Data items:
◆ ◆ ◆ ◆

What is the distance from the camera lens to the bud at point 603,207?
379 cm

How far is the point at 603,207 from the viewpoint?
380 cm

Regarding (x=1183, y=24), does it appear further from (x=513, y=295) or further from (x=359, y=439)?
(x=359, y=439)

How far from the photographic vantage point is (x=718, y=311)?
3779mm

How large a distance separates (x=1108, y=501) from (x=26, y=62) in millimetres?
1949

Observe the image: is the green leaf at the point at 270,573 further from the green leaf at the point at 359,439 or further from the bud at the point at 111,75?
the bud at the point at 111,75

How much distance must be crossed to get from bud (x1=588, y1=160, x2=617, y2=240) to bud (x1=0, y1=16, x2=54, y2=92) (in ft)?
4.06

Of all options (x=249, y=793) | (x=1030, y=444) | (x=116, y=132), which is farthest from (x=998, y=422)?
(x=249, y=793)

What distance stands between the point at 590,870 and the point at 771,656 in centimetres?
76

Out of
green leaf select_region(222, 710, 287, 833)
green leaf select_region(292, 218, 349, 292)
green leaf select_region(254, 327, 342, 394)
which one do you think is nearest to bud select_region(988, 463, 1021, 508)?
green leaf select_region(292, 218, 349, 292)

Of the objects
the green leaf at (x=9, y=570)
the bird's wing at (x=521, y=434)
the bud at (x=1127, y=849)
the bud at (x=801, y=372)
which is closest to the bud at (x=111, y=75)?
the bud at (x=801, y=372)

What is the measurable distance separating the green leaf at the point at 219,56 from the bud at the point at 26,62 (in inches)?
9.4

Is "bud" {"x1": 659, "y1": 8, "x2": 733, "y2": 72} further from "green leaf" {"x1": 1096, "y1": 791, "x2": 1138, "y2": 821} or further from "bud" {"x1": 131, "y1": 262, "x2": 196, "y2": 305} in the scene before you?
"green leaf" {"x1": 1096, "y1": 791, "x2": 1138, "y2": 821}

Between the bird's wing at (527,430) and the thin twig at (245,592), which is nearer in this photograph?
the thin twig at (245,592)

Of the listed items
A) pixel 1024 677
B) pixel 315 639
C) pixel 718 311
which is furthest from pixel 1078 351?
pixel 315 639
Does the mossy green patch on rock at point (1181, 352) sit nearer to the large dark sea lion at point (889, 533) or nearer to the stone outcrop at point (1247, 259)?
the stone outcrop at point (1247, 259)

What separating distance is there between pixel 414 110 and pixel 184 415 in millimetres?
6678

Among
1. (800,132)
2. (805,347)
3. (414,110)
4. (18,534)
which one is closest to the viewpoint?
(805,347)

◆ ◆ ◆ ◆

To do:
Copy every row above word for word, including each answer, and keep the original line breaks.

The solution:
What is the distance from the camera lens to the bud at point 603,207?
379 cm

How far is the point at 603,207 from the viewpoint?
380 cm

Regarding (x=1183, y=24), does it appear further from (x=513, y=295) or further from (x=359, y=439)?
(x=359, y=439)

How far from the photographic vantage point is (x=718, y=311)?
3779mm

How large a distance separates (x=1108, y=501) from (x=26, y=62) in millimetres?
1949

Observe the image: is the green leaf at the point at 270,573 further from the green leaf at the point at 359,439 or further from the bud at the point at 111,75?
the bud at the point at 111,75

How much distance must be crossed to get from bud (x1=588, y1=160, x2=617, y2=240) to bud (x1=0, y1=16, x2=54, y2=92) (in ft)?
4.06

Of all options (x=249, y=793) | (x=1030, y=444) | (x=116, y=132), which is farthest from (x=998, y=422)?
(x=249, y=793)

What distance stands between the point at 590,870 and the point at 771,656 in centimetres?
76

Out of
green leaf select_region(222, 710, 287, 833)
green leaf select_region(292, 218, 349, 292)
green leaf select_region(254, 327, 342, 394)
which one do you think is nearest to bud select_region(988, 463, 1021, 508)?
green leaf select_region(292, 218, 349, 292)

Of the objects
the green leaf at (x=9, y=570)
the bird's wing at (x=521, y=434)
the bud at (x=1127, y=849)
the bud at (x=801, y=372)
which is closest to the bud at (x=111, y=75)?
the bud at (x=801, y=372)

What is the measurable distance separating the green leaf at the point at 219,56 from the bud at the point at 26,62 (in inches)?
9.4

Is "bud" {"x1": 659, "y1": 8, "x2": 733, "y2": 72} further from "green leaf" {"x1": 1096, "y1": 791, "x2": 1138, "y2": 821} or further from "bud" {"x1": 131, "y1": 262, "x2": 196, "y2": 305} in the scene before you?
"green leaf" {"x1": 1096, "y1": 791, "x2": 1138, "y2": 821}

Between the bird's wing at (527,430) and the thin twig at (245,592), which is nearer in this photograph?
the thin twig at (245,592)

Of the listed items
A) pixel 1024 677
B) pixel 315 639
C) pixel 718 311
which is furthest from pixel 1078 351?
pixel 315 639
Does the mossy green patch on rock at point (1181, 352) sit nearer to the large dark sea lion at point (889, 533) or nearer to the stone outcrop at point (1247, 259)?
the stone outcrop at point (1247, 259)

What separating distance is there between pixel 414 110 and pixel 184 415 in millimetres?
6678

Among
1. (800,132)
2. (805,347)
3. (414,110)
4. (18,534)
which one is closest to the viewpoint?
(805,347)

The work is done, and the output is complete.